→ DO THIS
Write out again the part of the records that opens with the line containing "Which is closest to point" and runs through the end of the records, requests included. Increase each number in the answers, whether coordinate or distance, by 3.

→ PROVIDED RECORDS

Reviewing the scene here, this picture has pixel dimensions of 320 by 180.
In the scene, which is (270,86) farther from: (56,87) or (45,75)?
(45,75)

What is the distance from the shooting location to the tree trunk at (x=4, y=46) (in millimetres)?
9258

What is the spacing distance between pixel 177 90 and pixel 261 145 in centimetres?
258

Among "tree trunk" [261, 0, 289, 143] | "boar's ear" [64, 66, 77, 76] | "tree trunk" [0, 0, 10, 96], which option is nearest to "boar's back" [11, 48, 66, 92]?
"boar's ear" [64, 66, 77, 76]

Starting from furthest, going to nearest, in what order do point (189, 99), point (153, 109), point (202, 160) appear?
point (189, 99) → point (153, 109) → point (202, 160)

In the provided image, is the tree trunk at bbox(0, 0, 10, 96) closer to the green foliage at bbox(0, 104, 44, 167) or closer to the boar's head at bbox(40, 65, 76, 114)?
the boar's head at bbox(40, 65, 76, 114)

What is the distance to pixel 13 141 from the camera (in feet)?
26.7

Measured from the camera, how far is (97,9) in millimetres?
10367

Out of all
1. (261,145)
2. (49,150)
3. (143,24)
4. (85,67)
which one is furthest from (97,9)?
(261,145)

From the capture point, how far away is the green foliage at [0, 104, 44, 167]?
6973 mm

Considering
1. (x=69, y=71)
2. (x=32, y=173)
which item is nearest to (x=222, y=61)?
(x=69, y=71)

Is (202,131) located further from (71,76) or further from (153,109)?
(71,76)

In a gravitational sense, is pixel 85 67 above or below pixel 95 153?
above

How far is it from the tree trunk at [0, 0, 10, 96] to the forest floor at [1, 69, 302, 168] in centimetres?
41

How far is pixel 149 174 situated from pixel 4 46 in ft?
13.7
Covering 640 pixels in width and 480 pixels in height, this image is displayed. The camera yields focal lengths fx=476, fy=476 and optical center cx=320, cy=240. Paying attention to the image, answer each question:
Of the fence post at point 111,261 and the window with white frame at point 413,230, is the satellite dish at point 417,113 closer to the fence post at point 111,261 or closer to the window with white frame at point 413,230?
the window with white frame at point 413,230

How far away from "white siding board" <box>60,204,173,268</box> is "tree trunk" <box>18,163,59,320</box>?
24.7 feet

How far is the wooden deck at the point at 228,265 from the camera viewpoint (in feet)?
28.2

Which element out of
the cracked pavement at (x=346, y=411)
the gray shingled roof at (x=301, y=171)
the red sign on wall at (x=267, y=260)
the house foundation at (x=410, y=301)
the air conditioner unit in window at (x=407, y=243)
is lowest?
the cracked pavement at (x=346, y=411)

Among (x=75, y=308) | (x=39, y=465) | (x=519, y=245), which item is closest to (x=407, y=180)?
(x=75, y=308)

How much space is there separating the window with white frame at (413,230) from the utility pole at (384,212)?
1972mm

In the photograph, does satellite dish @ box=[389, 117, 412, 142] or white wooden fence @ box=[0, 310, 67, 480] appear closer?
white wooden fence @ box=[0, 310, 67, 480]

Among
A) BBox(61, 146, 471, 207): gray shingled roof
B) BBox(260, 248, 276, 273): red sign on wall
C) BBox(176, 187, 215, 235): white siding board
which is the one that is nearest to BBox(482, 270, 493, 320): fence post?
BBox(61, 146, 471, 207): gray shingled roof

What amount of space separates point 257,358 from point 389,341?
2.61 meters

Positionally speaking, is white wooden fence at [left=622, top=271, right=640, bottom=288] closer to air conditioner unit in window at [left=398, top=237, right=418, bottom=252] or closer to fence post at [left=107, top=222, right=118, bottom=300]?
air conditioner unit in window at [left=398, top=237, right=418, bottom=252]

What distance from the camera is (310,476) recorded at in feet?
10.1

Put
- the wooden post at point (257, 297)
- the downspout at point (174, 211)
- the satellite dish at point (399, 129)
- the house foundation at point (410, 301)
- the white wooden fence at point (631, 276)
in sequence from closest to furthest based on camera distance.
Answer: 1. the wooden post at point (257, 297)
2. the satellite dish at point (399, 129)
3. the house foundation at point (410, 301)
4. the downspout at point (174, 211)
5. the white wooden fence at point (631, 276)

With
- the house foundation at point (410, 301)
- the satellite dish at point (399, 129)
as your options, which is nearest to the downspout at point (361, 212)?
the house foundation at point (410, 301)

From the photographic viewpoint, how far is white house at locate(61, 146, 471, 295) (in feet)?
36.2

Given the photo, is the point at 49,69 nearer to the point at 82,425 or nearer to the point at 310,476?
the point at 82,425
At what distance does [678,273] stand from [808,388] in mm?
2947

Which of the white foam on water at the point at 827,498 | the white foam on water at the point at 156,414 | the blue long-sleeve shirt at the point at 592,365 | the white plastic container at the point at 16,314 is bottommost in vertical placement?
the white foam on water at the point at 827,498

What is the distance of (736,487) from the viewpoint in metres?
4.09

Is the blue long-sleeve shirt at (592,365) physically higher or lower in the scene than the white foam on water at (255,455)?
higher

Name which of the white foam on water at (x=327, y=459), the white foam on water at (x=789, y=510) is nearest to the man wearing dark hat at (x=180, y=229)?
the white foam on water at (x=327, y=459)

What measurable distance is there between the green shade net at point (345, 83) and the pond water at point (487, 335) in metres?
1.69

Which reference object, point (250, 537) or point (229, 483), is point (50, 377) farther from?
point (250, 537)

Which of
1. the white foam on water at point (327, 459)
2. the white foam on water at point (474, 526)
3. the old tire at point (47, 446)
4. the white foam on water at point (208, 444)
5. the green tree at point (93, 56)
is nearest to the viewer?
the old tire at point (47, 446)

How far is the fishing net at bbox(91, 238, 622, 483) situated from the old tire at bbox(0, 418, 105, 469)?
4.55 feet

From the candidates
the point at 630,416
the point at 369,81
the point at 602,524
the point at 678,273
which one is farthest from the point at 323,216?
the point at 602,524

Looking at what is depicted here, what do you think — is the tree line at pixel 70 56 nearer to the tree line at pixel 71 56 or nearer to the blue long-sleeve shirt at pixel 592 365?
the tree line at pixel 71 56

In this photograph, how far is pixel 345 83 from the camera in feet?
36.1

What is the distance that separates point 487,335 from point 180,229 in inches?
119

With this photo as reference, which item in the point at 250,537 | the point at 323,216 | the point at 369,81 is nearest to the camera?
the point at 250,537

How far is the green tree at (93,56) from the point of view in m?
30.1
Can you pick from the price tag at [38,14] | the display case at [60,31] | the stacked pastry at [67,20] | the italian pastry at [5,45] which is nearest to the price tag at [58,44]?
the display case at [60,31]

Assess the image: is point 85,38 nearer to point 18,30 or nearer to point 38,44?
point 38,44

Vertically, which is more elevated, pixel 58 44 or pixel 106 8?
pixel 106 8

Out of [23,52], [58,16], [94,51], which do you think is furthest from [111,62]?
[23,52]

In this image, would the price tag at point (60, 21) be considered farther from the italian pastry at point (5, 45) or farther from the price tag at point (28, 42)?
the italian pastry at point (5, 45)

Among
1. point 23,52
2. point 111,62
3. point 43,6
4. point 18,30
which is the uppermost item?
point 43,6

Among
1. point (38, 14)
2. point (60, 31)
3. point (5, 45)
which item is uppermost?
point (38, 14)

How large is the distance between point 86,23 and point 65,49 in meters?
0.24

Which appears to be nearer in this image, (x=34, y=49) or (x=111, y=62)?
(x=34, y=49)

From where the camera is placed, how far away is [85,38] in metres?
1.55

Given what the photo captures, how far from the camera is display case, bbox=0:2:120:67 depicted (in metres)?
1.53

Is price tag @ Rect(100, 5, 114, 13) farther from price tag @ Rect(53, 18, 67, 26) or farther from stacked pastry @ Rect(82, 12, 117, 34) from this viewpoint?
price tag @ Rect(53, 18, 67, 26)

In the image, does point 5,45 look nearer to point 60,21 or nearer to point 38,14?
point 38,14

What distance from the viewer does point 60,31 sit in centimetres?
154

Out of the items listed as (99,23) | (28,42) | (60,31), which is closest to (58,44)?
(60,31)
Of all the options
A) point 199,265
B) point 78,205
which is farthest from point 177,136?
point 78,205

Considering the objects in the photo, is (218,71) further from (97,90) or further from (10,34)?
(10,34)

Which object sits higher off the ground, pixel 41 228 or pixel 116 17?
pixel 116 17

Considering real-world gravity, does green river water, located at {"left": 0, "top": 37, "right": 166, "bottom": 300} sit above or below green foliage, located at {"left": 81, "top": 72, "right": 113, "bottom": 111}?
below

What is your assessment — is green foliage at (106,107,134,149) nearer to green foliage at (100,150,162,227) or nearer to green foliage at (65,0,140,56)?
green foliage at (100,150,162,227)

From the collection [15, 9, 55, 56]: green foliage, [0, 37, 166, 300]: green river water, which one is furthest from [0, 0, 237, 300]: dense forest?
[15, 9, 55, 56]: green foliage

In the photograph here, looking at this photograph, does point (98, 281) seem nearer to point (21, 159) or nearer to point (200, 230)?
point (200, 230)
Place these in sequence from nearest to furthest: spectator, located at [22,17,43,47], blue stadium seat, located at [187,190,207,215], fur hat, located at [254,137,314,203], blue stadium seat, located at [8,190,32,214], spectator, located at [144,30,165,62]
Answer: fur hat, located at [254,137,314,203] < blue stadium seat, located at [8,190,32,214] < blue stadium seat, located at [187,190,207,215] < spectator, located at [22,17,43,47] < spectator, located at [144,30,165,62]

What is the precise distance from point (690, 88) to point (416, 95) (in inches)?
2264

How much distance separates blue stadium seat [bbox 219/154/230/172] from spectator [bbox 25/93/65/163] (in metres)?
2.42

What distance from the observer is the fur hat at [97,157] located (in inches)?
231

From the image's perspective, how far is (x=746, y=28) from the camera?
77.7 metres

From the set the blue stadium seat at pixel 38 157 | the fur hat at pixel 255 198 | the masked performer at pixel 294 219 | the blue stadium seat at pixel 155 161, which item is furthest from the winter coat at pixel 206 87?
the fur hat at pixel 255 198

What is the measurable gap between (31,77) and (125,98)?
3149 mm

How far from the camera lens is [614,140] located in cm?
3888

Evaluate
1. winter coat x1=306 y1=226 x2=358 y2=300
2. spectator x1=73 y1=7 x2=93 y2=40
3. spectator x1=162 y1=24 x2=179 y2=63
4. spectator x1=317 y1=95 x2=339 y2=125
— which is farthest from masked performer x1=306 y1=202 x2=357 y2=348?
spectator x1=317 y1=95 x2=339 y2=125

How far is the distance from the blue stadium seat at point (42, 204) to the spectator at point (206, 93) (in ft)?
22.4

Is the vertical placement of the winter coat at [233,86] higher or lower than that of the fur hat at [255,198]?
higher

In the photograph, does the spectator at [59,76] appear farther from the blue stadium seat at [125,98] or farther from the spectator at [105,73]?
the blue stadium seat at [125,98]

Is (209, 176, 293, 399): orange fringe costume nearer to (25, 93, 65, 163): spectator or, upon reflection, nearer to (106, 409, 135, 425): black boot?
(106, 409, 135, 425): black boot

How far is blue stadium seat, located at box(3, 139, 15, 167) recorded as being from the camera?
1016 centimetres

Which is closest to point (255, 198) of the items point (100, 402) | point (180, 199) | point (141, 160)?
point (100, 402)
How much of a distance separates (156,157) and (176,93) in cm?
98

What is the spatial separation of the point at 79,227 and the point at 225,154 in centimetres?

→ OUTPUT FOR THIS TASK
Which is closest to point (255, 198) of the items point (100, 402) | point (180, 199) | point (141, 160)?
point (103, 405)
How much of a distance separates (156,157) and (176,93) in cm?
101

What is the spatial separation of the point at 79,227 and the point at 225,154 in centimetres?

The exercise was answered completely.